**GOAL**. Report every line in the rows below that contains the word "camera". Case counts.

Spatial relationship records
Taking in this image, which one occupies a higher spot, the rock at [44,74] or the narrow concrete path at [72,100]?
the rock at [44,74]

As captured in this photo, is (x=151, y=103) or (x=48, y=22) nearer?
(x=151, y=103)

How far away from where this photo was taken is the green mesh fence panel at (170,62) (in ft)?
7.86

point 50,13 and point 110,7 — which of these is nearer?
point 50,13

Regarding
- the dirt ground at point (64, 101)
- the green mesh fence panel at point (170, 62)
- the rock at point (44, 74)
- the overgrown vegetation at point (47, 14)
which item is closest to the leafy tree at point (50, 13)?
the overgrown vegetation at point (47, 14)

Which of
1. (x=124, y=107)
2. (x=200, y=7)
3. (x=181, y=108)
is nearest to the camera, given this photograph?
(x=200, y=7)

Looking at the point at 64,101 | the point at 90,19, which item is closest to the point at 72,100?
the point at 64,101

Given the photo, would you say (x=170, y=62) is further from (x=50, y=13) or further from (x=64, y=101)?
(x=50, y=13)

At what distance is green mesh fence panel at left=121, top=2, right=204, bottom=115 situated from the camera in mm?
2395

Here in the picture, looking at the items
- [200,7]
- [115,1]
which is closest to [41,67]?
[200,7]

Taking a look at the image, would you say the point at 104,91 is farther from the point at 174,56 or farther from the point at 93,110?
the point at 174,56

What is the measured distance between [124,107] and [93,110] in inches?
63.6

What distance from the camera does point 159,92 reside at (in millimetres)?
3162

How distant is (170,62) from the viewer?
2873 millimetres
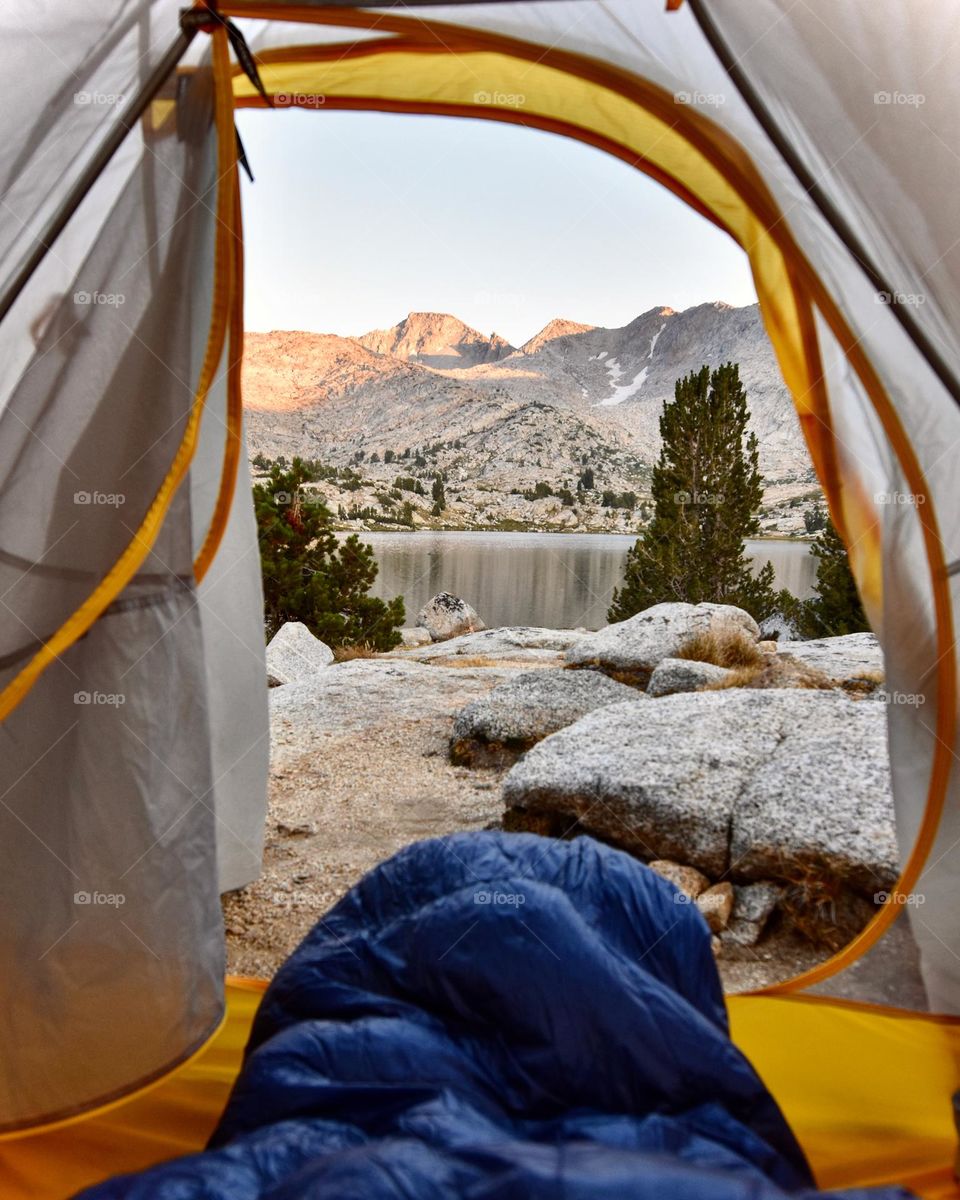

**RESPONSE FOR THIS EXERCISE**.
is nearest to the camera, given this photograph?
At what distance is green mesh fence panel at left=121, top=2, right=204, bottom=115 situated from the camera in mm?
What distance from the camera does point 159,92 reside at (in millimetres)?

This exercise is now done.